Fatty acid beta-oxidation forms the 2-trans-enoyl-CoA. Acyl-CoA oxidases (ACXs) in peroxisomes and acyl-CoA dehydrogenases (ACADs) in mitochondria catalyze the rate-limiting step, which showed in Fig. 1. The fatty acids are first activated through thioesterification by acyl-CoA synthetases (ACS). ACXs interact with the FAD cofactor to reduce molecular oxygen in order to convert the acyl-thioester into 2-trans-enoyl-CoA. In the peroxisomal matrix, the H2O2 generated from the process can be removed by catalases (CAT). Then, two subsequent enzymatic reactions convert 2-trans-enoyl-CoA to 3-ketoacyl-CoA with the help of multifunctional proteins (MFP). The role of thiolases is to catalyze the substrate for the thiolytic removal of an acetyl-CoA unit.
Fig. 1. The core of the peroxisomal b-oxidation pathway required for oxidation of fatty acids in plants.

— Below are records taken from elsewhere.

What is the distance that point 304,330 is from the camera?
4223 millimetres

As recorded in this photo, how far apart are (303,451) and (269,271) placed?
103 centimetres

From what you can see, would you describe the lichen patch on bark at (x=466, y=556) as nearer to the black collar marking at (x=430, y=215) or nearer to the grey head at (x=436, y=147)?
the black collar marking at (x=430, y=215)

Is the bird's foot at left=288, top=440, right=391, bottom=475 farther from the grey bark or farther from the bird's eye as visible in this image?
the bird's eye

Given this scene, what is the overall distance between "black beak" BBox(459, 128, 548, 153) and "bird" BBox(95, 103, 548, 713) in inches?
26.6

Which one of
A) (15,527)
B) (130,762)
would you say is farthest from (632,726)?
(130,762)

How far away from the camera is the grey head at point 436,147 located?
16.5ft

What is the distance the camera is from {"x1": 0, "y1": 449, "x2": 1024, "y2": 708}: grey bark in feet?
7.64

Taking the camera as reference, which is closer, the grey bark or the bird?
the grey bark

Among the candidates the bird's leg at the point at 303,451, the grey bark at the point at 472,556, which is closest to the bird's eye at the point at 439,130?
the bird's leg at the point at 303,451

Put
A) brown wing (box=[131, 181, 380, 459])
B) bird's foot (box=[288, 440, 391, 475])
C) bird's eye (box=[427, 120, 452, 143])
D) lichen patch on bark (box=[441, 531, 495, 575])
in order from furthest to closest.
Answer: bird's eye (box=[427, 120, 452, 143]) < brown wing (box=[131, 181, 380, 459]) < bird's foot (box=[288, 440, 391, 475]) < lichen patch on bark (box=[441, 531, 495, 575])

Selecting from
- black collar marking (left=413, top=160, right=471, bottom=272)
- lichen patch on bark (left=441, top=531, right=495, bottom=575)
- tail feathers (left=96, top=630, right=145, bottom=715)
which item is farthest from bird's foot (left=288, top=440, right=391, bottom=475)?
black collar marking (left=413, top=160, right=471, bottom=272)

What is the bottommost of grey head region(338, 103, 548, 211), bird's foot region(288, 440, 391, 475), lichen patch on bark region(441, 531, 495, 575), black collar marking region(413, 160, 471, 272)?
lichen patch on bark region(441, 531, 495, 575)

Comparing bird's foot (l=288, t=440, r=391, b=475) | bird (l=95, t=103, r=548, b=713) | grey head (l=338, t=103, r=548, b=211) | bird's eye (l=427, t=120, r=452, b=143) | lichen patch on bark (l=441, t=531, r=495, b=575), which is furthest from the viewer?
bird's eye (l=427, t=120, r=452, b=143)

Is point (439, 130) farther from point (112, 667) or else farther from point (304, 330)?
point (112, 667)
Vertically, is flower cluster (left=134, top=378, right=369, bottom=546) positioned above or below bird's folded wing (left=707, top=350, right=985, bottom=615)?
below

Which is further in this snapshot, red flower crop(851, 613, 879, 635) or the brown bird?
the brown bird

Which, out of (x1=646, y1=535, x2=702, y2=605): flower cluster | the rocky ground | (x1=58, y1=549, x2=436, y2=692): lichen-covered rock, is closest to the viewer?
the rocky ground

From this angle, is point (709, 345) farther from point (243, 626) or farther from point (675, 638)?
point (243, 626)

(Susan Arent, et al. 2008)
Catalytic Mechanisms
ACXs and ACADs catalyze the rate-limiting step in peroxisomal β-oxidation cycles, using a catalytic glutamate residue to install a double-bond α-β to the CoA-thioester of their substrates, and researchers have studied the α-β dehydrogenation of acyl-CoA. ACXs and ACADs pass the electrons to FAD, molecular oxygen to oxidize the substrates, respectively. Recent studies of RnACX crystallography with fatty acid and ACX4 have revealed the structure of HsVLC-ACAD. The results support that the whole super family uses the same mechanism in the first reaction strongly. By reducing the pKa of the acyl-CoA α-proton, the catalytic base with hydrogen bonds to the backbone nitrogen of the catalytic base which may activate the substrate for deprotonation, while the oxygen atom is sandwiched between the catalytic base and the FAD. FAD reduces the cofactor to FADH and produce the trans-2-enoyl-CoA product while proton transfer to the catalytic base. Some bacterial ACADs have the catalytic base localization swapped to helix G, but mutational and crystallographic studies show that this change is without major effect on catalysis and on the position of the catalytic base relative to flavin. A similar peculiarity is not observed in ACXs, all of which seem to have the catalytic glutamate in the loop between helix J and K. Although some of the ACOX enzymes in C. elegans process both fatty acyl-CoA substrates and ascaroside CoA substrates, others are specialized for processing only specific ascaroside-CoA substrates.
Structure
ACXs contains about 650 amino acid residues, and a few difference existed among different species. The crystal structure of ACXs were studied in many species, including rice, rat, human, Arabidopsis, soybean and so on. A lot of structurally related enzymes which existed in most organisms showing that they can catalyze a double bond between the C2 and C3 position of fatty acid CoA thioesters. ACXs are the incidental products during the first step of activating the C3 position for the nucleophile attack needed for the subsequent thiolytic degradation of amino acids, fatty acids, tryptophan and lysine, and for the synthesis of polyketides. The overall structure of ACXs showed that different types have a few difference, while each structure consisting of at least three domains: a helical N-terminal domain, a central b-sheet domain, and a helical C-terminal domain, which defines the ACAD-like superfamily. In the minimal structure, the superfamily name refers to the mammalian mitochondrial enzyme.
Substrate Specificity
The acyl-CoA-binding pocket of dimeric ACAD-like enzymes is visualized in the crystal structures of RnACX and HsVLC-ACAD with acyl chains in the active site. The substrate specificity of ACXs have some relation with the static snapshots of an averaged dynamic protein system, which provide essential information on substrate interactions. In the solvent accessible acyl-binding pocket, there seems to be no limit to the length of the acyl chain. This means that these enzymes have evolved to be specific for the longer chain substrates rather than the smaller chain substrates and the notion correlates well with the fact. But a few confusion existed still because it does not explain why ACX1-3s in plant species do not have uniform substrate profiles or why SC-CoAs are poor substrates. The size and shape of the HsVLC-ACAD and AtACX1 acyl-binding pocket varies can be seen in Fig. 2. During the JA-CoA biosynthesis, the plant ACX1 plays a very important role. The JA-CoA precursor OPC-8:0-CoA is a flat bulky substrate when compared with acyl-CoA and would be expected to require a more spacious binding pocket than acyl-substrates. The AtACX1 pocket is indeed more spacious than the binding pocket of HsVLC-ACAD (8*12 Å versus 8*8 Å width of the channel).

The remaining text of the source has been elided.